* [CHALLENGE 1]:
Answer these from the tennis article:
(a) What was the score of Khachanov's round-of-16 win over John Isner?
(b) Which two players did Khachanov beat in the quarterfinals and semifinals?
(c) Who defeated Federer in the round of 16 in New York?
* [CHALLENGE 2]: According to the tennis article, why might someone have followed the Khachanov–Isner match in the context of the Race For London? Answer in one to three sentences.

* [SOURCE EXCERPT]:
□ □ □ □ □

When the final backhand pass went by his opponent’s racquet, Karen Khachanov dropped on his back onto the court in ecstasy and relief. The match was his, on his fifth match point.
Sunday’s Paris final? No, an R-16 match against John Isner on Wednesday.
Khachanov came through — 6-4, 6-7(9), 7-6(8) — saving two match points himself in the third set tiebreak, both with unreturned serves. If you were interested in that match it might have been in the context of the Race For London. John Isner was vying with Kei Nishikori for the last direct entrance to the ATP Finals, in the likely event that Juan Martin del Potro’s fractured patella kept him out of the year’s last tournament.
Nishikori’s win that day over Kevin Anderson and Isner’s defeat likely sealed the honor for Nishikori. Meanwhile, Khachanov didn’t drop another set in the tournament, drubbing Alexander Zverev and Dominic Thiem in the quarterfinals and semifinals, then stopping the newly-crowned ATP No. 1, Novak Djokovic, dead in his tracks, ending a 22-match winning streak in the process (not counting Djokovic’s Laver Cup loss to Kevin Anderson).
Djokovic was a prohibitive favorite coming into Sunday’s final. I saw him scratch and claw his way through the field at Cincinnati in August, his easiest win coming in the final against Roger Federer.
Fed, like Djokovic, had seemed out of sorts on his way to that final in the summer, but there was only one guy in that match. Federer struggled to put a return into play and fell tamely in straight sets. In the press conference after that final in Ohio, Federer had dispassionately observed that he thought Novak still had room to improve, and that it would be interesting to see how Djokovic would finish the year.
Federer had the best view in the house on Saturday of near-end-of-year Novak, his semifinal opponent in Paris. Federer’s own level since Cincinnati has been relatively modest, by his standards, since his return to near-full competition in 2017; an R-16 defeat in sweltering conditions in New York to John Millman; then making his way on cussedness rather than top form to a Shanghai semifinal and a Basel title.

□ □ □ □ □

* [GIVEN INFORMATION]:
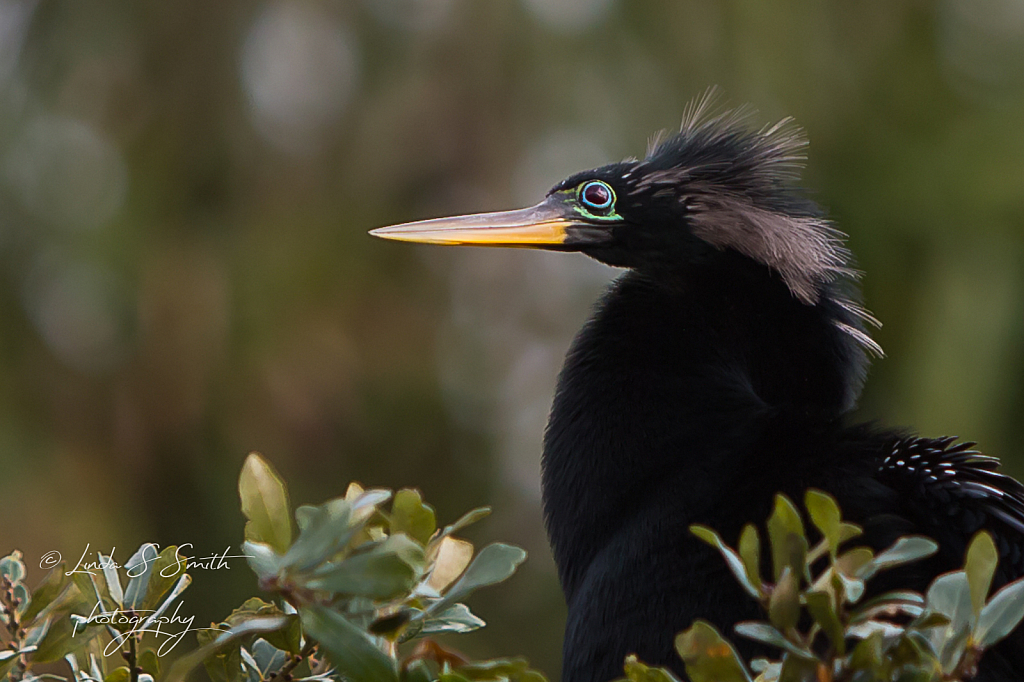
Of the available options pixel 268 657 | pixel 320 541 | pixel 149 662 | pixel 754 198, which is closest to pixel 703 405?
pixel 754 198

□ □ □ □ □

* [EXERCISE OUTPUT 1]:
(a) 6-4, 6-7(9), 7-6(8)
(b) Alexander Zverev and Dominic Thiem
(c) John Millman

* [EXERCISE OUTPUT 2]: Isner was competing with Kei Nishikori for the last direct entry to the ATP Finals. That spot was likely to open because Juan Martin del Potro's fractured patella would probably keep him out of the year's last tournament.